In Europe and Asia, there is a clear delineation between full-service and low-cost carriers. Airlines such as Ryan Air, Easyjet, Norwegian, and AirAsia dominate the low-cost market. The mainline international carriers have generally refrained from introducing discount cabin products aimed directly these low-cost competitors.
The higher overhead of a full-service carrier and the risk of brand dilution make the implementation of a basic economy-type product unfeasible for most international airlines.
Instead, airlines such as Air Canada, Singapore, and Qantas have created separate budget airlines such as Rouge, Scoot, Tigerair, and Jetstar that operate under different business models with lower overhead to address the low-cost carrier threat.
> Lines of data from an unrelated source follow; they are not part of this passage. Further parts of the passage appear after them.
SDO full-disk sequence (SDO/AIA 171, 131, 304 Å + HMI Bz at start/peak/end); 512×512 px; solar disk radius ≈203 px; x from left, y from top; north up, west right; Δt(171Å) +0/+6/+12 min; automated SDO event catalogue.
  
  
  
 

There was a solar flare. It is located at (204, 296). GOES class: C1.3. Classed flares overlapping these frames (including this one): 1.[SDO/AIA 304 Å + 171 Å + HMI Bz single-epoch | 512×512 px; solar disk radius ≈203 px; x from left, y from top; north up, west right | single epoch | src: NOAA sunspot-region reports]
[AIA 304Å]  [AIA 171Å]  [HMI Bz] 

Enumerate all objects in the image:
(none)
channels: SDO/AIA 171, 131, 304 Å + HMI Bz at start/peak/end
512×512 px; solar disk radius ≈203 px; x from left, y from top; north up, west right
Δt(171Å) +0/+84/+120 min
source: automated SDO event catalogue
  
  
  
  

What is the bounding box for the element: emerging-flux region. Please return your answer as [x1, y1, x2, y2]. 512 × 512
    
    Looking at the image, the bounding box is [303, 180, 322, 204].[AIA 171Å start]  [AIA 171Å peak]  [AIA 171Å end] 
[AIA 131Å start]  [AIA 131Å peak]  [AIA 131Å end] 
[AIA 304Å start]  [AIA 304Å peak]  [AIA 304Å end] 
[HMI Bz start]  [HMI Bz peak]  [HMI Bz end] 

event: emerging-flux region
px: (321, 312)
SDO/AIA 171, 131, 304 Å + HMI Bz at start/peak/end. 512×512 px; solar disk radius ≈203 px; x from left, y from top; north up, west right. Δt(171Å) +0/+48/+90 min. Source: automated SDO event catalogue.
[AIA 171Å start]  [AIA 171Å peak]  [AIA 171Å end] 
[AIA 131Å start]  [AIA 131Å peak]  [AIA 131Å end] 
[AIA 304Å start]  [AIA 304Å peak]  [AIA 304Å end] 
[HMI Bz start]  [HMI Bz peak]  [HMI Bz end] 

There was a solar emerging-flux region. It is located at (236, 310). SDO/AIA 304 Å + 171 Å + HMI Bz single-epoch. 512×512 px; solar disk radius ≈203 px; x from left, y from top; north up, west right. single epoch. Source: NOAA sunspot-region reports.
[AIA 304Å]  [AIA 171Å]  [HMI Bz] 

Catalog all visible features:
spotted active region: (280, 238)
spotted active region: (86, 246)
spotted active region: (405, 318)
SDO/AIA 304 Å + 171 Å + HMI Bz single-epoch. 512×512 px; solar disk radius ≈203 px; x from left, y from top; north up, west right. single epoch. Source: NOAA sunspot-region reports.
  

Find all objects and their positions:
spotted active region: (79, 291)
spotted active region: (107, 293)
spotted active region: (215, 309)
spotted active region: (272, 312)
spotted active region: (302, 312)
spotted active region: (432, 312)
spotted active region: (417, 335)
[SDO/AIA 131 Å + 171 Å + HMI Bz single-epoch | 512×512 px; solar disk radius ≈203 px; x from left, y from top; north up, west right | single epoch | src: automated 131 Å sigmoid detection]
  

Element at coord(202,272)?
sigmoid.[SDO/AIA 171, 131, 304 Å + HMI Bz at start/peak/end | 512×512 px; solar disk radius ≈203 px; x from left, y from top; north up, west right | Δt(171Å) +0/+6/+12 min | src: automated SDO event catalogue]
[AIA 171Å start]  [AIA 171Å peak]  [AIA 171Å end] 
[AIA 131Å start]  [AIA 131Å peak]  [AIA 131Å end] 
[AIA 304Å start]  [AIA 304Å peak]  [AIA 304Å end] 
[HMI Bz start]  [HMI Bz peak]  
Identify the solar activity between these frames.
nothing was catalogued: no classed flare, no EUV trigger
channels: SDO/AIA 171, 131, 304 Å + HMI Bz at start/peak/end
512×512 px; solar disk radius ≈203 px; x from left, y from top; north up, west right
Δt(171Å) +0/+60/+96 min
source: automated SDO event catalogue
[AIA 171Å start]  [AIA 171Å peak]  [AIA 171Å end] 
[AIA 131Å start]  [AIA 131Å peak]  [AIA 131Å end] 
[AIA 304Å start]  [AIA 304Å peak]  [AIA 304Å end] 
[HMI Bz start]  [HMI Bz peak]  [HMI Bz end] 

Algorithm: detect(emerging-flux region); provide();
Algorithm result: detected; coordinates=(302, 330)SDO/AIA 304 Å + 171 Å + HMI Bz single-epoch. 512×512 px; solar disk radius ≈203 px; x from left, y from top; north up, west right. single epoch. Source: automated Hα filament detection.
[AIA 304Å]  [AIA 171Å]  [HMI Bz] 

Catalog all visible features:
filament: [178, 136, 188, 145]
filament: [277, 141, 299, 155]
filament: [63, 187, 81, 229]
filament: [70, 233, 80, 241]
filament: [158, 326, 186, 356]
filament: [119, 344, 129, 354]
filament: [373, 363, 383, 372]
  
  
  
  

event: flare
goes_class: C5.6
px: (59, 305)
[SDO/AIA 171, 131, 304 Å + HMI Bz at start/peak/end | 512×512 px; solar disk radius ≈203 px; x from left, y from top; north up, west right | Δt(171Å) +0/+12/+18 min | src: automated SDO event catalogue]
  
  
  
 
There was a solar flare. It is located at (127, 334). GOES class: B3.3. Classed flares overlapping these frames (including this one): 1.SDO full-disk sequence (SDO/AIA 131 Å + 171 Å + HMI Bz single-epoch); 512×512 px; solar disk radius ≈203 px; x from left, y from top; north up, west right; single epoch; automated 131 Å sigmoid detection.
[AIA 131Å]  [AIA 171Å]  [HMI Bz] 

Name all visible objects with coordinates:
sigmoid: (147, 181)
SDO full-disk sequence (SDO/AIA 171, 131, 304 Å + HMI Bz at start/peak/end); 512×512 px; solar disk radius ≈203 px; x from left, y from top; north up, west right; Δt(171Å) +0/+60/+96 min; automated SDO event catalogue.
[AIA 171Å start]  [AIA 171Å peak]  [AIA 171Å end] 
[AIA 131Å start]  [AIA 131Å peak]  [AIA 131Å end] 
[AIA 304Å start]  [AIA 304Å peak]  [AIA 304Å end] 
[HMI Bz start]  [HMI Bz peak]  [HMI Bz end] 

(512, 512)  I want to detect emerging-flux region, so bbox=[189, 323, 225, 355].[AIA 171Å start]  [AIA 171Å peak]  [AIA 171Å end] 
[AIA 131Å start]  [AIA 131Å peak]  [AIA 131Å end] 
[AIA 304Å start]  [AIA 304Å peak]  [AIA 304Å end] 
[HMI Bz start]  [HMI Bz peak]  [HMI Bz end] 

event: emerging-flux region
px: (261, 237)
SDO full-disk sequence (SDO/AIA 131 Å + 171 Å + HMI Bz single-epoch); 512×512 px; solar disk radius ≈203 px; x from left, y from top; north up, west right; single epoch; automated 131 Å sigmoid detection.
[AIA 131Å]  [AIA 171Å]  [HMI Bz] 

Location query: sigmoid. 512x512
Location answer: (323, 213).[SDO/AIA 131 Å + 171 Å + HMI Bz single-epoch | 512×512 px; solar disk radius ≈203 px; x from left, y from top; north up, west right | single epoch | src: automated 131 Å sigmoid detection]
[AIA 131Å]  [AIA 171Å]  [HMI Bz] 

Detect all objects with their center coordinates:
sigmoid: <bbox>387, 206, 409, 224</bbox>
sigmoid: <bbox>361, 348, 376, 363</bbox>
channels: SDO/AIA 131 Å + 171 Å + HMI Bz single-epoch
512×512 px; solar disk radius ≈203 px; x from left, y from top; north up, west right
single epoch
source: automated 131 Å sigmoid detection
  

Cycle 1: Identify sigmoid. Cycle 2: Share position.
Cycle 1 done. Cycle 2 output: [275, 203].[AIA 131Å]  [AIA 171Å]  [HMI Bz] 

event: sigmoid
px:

America’s three legacy carriers also happen to be the three largest airlines in the world — each operating anywhere between 720 and 950 mainline aircraft. In addition, they have the benefit of an absolutely massive and relatively captive domestic market that doesn’t really exist anywhere else — apart from perhaps, China. As a result, the sheer size of their operations and high demand for domestic travel creates such economies of scale that negates much of the concern over brand dilution and overhead.
However, this doesn’t mean America’s legacy carriers have tried this strategy as well. Two of the best examples happened in the last 15 years. In 2002, Delta launched Song — a low-cost boutique carrier aimed directly at JetBlue. However, high fuel prices, a drop in demand post 9/11, the cost of maintaining a separate brand, and Delta’s own bankruptcy forced the airline to shutter Song in 2006.
In 2004, United Airlines introduced a low-cost brand called Ted. The Denver-based operation was designed to compete against Frontier. But high fuel prices and low demand due to the financial crisis forced United to put an end to Ted in 2009.
Whether basic economy proves to be a success for American, Delta, and United remains to be seen. From some, it’s an attempt to reach a broader spectrum of customers. For other, basic economy is an affront to human decency and represents an attack on the flying public’s dignity.
Ultimately, whether basic economy succeeds or fails is based on consumer choice. It’s up to the flying public to vote with our pocketbooks. Few industries put as much weight on customer metrics as the airline industry. Even though American, Delta, and United are three of the largest and most profitable airlines in the world, they will notice.